Differences In Practice
At any rate, this is a nice town. It has a long history of really rich schmucks building ji-normous mansions for "summer retreats," so everywhere you look, there's some massive relic. The downtown area is nice, though, lots of interesting architecture, wood building dating back to the 1700s. We came in mid-afternoon, so we haven't seen it all, but it's promising.
New Haven is actually a great location to travel to in New England. We have close access to Rhode Island, New York City, Boston, and other areas, and even going up to Maine isn't that far. I hadn't ever imagined that I'd be living somewhere that was only a couple of hours from Newport or NYC. It hasn't really sunk in yet (although it's starting to).
We're both quite happy to be done with the week. For one thing, we finally got paid today, and how great that was. It was pretty awesome to see how well we're getting paid, not to mention the fact that we're not even paying rent or utilities here. Also, it's been a busy week. Jess has been taking care of the sickest kid on the unit, pronounced so by surgeons there, and was even doubled with that patient. She's been pretty worn out by those nights. I'm proud of her.
My last evening, when I wrote the previous entry, went sour about four hours after I'd finished with the entry. I was pretty bored all evening; I even wrote all my notes and had all my charting completely up to date. Good thing, because at four, after being turned, my non-intubated patient suddenly decompensated and quickly went into full-blown pulmonary edema, complete with pink froth and everything. This is where I experienced a sharp departure in the way things are done at the Y and how they were done in the Big D.
First and worst, I had to page the doctor. There are two teams of doctors on the unit, but don't ask me where they are most of the time, sitting in the cafeteria for all I know. So, I paged the doc (an intern--don't get me started on that), and he returned the call quickly enough. I explained that my repeatedly intubated CHF patient had O2 sats in the low 70s and that he should probably come and check it out. Apparently, I wasn't clear enough, or I didn't sound urgent enough. He ambled in fifteen minutes and two pages later, after my patient had gone from comfortable on a simple facemask to barely conscious on 100% O2 through a non-rebreather. Yet he made no decision, instead allowing the resident who actually followed him in to order Lasix, which did nothing. The resident decided then, without further interventions, that intubation was needed.
Granted, intubation was probably inevitable. Still, these doctors should have known that the man's kidneys were useless, and that what had worked for him previously was dobutamine. In hindsight, I wish I'd remembered that I'd discussed his recent dobutamine drip during my report with the day nurse and had brought it up at this point; on the other hand, it's not my job, it the doctor's job to know what has been working medically with patients like this.

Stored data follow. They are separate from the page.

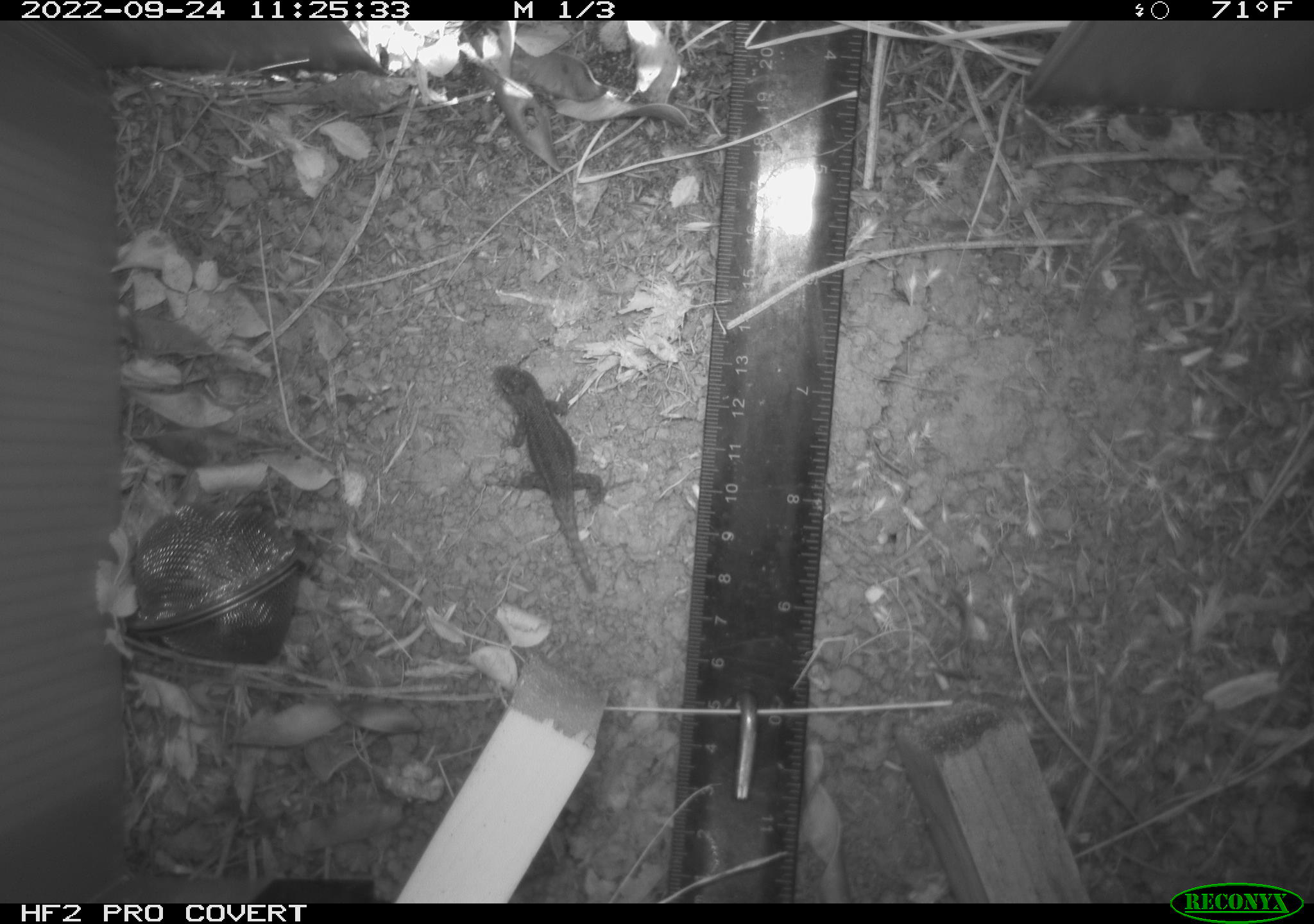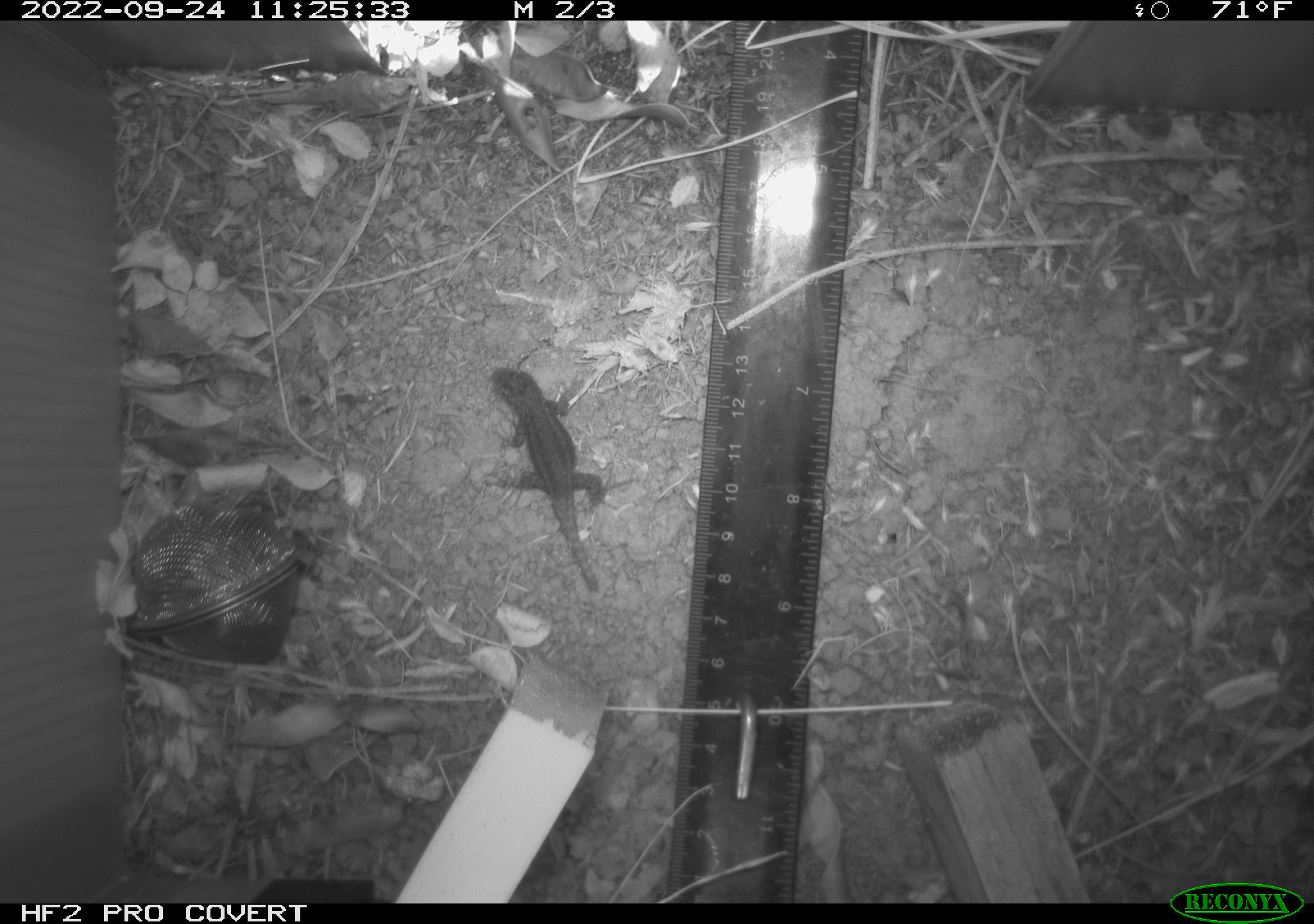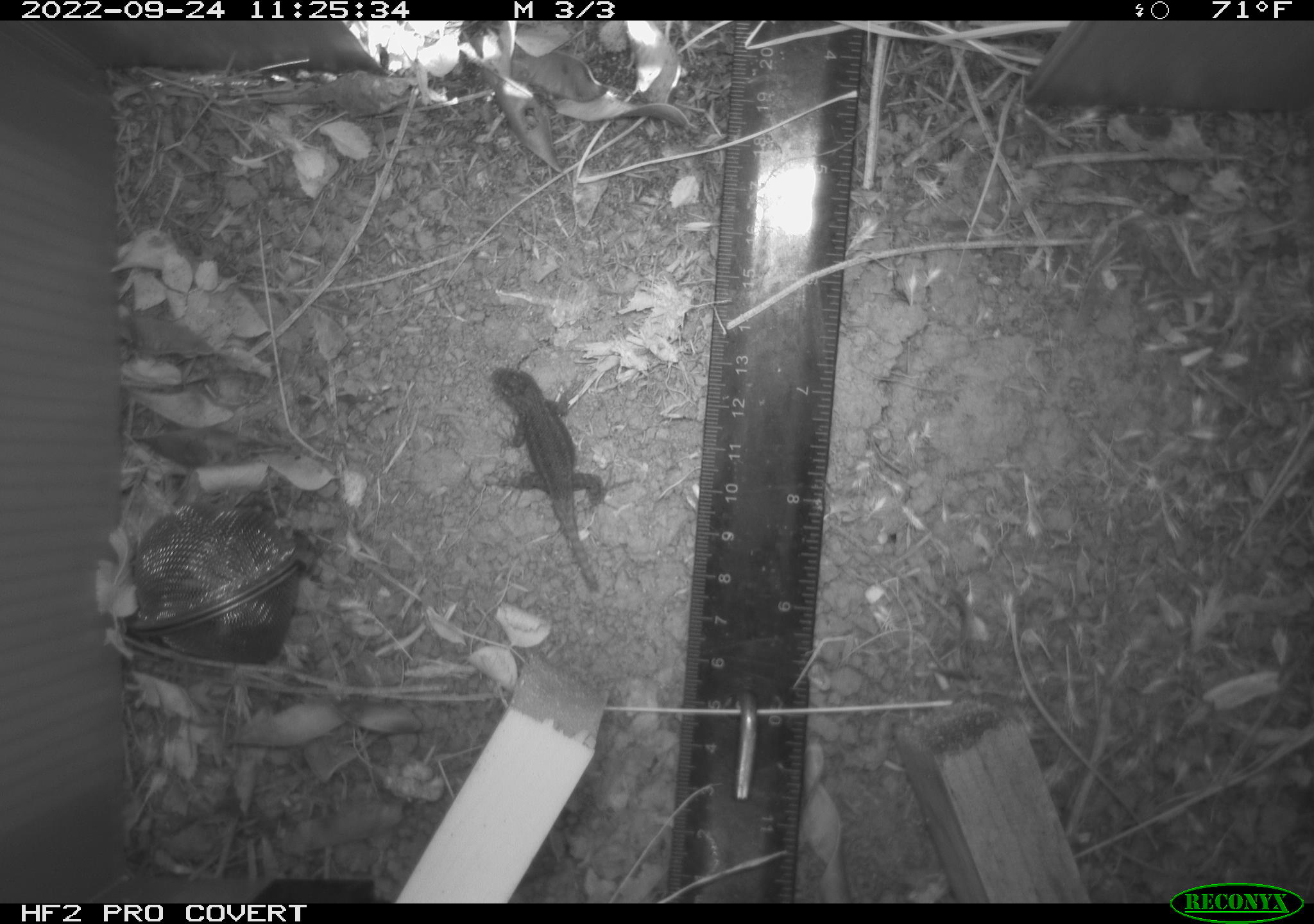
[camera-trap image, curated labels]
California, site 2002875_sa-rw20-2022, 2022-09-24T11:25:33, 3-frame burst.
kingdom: Animalia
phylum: Chordata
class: Reptilia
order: Squamata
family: Phrynosomatidae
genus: Sceloporus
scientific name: Sceloporus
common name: spiny lizards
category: sceloporus species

At any rate, while nothing else went wrong at this point, it was completely different than what I'd always done up to that point. At the Big D, I'd be busy getting my sedation and code drugs together, as the respiratory therapists and unit doctors prepared to intubate. So, I'm asking the doctors (yes, the idiot intern and his resident friend) what they wanted for intubation, only to get a scornful look. These doctors don't intubate, as it turns out, nor do the RTs. All intubations are done by anesthesia, all of them (maybe not in a code?). So, another five to ten minutes pass, and finally the anesthesia team shows up. Wanting to make myself useful, I positioned myself at the head of the bed with my saline, ready to push drugs. No, not the thing to do, as that only brought me another scornful look.

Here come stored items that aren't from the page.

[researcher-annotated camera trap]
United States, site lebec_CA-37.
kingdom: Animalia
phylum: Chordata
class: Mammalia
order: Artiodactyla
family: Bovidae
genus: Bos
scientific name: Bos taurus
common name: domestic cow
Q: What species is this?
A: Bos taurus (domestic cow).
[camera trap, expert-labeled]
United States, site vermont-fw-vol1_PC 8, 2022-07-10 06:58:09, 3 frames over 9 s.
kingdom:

So, in the end, I just stood aside while it all happened. Even the RT did very little. Granted, it turned out to be a very calm, almost serene intubation, but I always liked the adrenaline rush of a good intubation. The unit team, meanwhile, barely was even aware of the intubation, they sat outside the room on the computer, looking perhaps at CNN, something that was more interesting than patient care. When the paralytic the anesthesiologist used for intubation wore off and the patient's respiratory rate was 45 times a minute, I really had a hard time getting them to write orders for versed and propofol. In fact, I only got a verbal order out of them, and had to get the oncoming day doctors to actually write the order. Needless to say, I wasn't too impressed with this team, as in, what Caribbean island did you get your medical degree? WTH?
Anyhow, I left the room, the charting, everything, a monster mess. I tried to get it all together, but this happened right at a quarter after six, and I couldn't finish everything. I probably didn't make good friends with the oncoming day nurse. All in a day's work, I guess...
Anyhow, it's just nice to have it over, to be in a different place, even different state. Really, the nice thing about traveling is even when you find yourself in a big cluster, it's only a matter of time (thirteen weeks or less) until it's all over and you walk out of the place free and clear. Unless you get fired, then there's even less time.
Not that I want to get fired. No, I hope that doesn't happen.